"Good God!" he muttered; "what do you mean, stay on?"

"I mean that if I stay it will be because I don't want to hurt you more than I must—and because things don't matter much, either way. I have my own money—but, well, I'll stay on if it will help you in your business."

Then light dawned.

"You will stay on!" Thornton snapped the words out. "You are my wife, and you will stay on!"

"Very well. I will stay," Meredith turned and walked away.

Thornton looked after her and his face softened. Something in him was touched by the spirit under the cold, crude exterior of the girl. It was worth while—he would try to win her!

And that was the best hour in Thornton's life.

Could he have held to it all might have gone well, but Thornton's successes had been due to dash and daring—the slow, patient method was not his, and against his wife's stern indifference he recoiled after a short time—she bored him; she no longer seemed worth while; not worth the struggle nor the holding to absurd and rigid demands. Still, by her smiling acquiescence, Meredith made things possible that otherwise might not have been so, and she was a charming hostess when occasion demanded.

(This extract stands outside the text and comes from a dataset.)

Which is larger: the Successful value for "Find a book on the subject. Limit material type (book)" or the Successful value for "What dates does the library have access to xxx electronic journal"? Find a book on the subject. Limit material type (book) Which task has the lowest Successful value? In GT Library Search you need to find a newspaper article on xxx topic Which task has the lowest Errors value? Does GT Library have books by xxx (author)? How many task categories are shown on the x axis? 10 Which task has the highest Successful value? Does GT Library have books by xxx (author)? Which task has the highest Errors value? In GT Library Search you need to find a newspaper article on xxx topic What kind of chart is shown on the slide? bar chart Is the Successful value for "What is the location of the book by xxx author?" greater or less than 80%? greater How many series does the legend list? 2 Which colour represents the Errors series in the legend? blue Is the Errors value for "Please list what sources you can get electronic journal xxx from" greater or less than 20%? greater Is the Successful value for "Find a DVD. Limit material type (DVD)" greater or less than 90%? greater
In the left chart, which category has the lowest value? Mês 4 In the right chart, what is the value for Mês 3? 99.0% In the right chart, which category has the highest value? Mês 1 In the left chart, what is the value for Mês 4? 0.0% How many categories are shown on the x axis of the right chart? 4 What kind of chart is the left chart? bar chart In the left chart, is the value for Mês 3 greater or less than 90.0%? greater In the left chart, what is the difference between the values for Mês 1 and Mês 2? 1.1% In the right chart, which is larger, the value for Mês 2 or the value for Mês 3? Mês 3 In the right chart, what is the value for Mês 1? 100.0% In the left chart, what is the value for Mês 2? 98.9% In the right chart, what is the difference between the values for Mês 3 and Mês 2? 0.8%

During the second bleak year of their marriage Meredith accompanied Thornton to England—he was often obliged to go there on prolonged business—but she never repeated the experiment.

While it was comparatively easy to play her difficult rôle in her home, it was unbearable among her husband's people, who complicated matters by assuming that she must, of necessity, be honoured and uplifted by the alliance she had made.